Pacific Investment Management Co. has agreed to pay nearly $20 million to settle charges that it misled investors about the initial performance of an exchange-traded fund by overvaluing mortgage-backed securities it had purchased.
According to the U.S. Securities and Exchange Commission, the early success of Pimco’s Total Return Active ETF in 2012 was “largely attributable” to the overvaluation of small-sized pieces, or “odd lot” positions, in non-agency mortgage-backed securities that traded at discounts to larger-sized, or “round lot,” positions.
The “odd lot” strategy contributed as much as 54% to the fund’s cumulative performance returns, the SEC said in an administrative order, but Pimco failed to disclose the impact of the strategy and that “the performance resulting from this strategy was not sustainable as the fund grew in size.”
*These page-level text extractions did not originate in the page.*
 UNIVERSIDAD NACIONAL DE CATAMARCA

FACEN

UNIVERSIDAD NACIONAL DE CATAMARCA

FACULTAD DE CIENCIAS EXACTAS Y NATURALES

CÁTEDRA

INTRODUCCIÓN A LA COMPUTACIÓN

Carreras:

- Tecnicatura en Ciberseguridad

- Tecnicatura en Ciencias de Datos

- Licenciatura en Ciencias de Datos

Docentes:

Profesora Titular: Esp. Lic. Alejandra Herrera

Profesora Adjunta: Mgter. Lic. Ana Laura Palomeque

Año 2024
The fund was formerly managed by Pimco co-founder Bill Gross, who left the firm in 2014. To settle the SEC’s charges, Pimco will pay disgorgement of fees totaling more than $1.3 million, interest of nearly $200,000, and a penalty of $18.3 million.
“Pimco misled investors about the true long-term impact of its odd lot strategy and denied them the opportunity to make fully informed investment decisions about the Total Return ETF,” Andrew J. Ceresney, director of the SEC’s Division of Enforcement, said in a news release. “Investment advisers must accurately describe the significant sources of performance and the strategies being used.”
The Total Return Active ETF was, according to Reuters, “was once the largest ETF managed by someone who actively decided how the fund’s assets would be invested. Most of the larger ETFs merely track an index.”
During the fund’s first six months, the SEC said, Pimco acquired 156 odd lot positions of less than $1 million in size, using a third-party pricing service to value the positions as though they were larger pieces.
For 43 of those positions, the fund allegedly did not have a reasonable basis to believe that the pricing vendor’s mark accurately reflected the exit price it would receive for those positions but still valued them at the pricing vendor’s mark, resulting in overstatements of net asset value.